Last week, the Bush Institute welcomed the inaugural class of young leaders in its new Liberty and Leadership Forum.  Eighteen men and women...

Last week, the Bush Institute welcomed the inaugural class of young leaders in its new Liberty and Leadership Forum.  Eighteen men and women from the southeast Asian country of Burma (also known as Myanmar) arrived in Dallas for an education program designed to help prepare democracy advocates for leadership under new conditions of freedom. 

For more than three years, Burma has been on a path of liberalization that has included the release of hundreds of political prisoners, the curbing of censorship in the media, and the widening of space for free expression.  A nominally civilian-led government has controlled the process, which may or may not lead to genuine democracy. 

While Burma’s story is complex, the building blocks of freedom the country requires are not unique. Scholar Peter Berkowitz of the Hoover Institution began exploring these components during the young leaders’ first week of study. He started with this:  a free society requires a set of principles, or standards, to which it aspires. 

It was the 17th century English philosopher John Locke who articulated the standard of freedom this way:  people are by nature “all free, equal, and independent, no one can be…subjected to the political power of another, without his own consent.”  While Locke’s words have come to define the Western democratic tradition, the principle itself is certainly not confined to the West.  Advocates of freedom and democracy around the world have appealed to this universal idea. 

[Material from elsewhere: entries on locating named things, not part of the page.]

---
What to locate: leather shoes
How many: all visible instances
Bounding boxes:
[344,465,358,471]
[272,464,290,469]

As the late South African president Nelson Mandela sat in a prison cell in 1969, he wrote that “all of us, without exception, were convicted and sentenced for political activities which we embarked upon as part and parcel of our struggle to win for our people the right of self-determination, acknowledged throughout the civilized world as the inalienable birthright of all human beings.” 

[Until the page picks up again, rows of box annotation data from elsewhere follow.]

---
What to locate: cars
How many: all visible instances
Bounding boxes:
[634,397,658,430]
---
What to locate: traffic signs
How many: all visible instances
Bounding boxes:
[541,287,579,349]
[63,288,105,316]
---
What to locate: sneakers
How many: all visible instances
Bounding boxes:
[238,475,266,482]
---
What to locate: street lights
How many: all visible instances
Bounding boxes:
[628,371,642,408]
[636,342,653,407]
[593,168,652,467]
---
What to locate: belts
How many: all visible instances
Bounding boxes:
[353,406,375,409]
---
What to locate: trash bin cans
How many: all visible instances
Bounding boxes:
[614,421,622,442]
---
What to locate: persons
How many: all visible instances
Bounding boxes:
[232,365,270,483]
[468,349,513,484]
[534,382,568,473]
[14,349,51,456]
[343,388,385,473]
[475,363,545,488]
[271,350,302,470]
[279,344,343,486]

Likewise, as Burmese opposition leader and Nobel Prize laureate Aung San Suu Kyi wrote during her years of house arrest, “The quest for democracy in Burma is the struggle of a people to live whole, meaningful lives as free and equal members of the world community.  It is part of the unceasing human endeavor to prove that the spirit of man can transcend the flaws of his own nature.” 

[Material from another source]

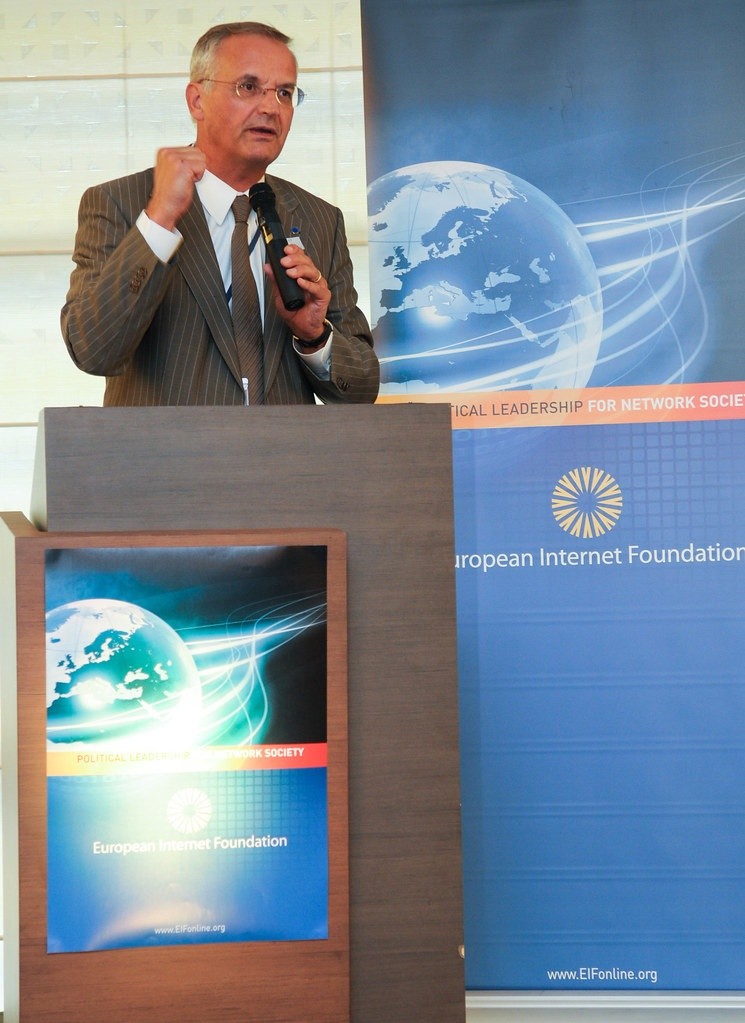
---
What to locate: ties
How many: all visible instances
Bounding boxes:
[231,194,265,405]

Freedom requires other essential building blocks like democratic institutions to secure fundamental rights and limits on what government can do to its own people.  Expanding freedom also requires an engaged citizenry and civil society.  The 18 young leaders in the Bush Institute’s inaugural Liberty and Leadership Forum hail from different parts of Burma and reflect the religious and ethnic diversity of their country.  Yet they share a common vision for a society rooted in liberty.  The continued involvement of civil society leaders like these in Burma’s political reform process is essential to the transition’s success.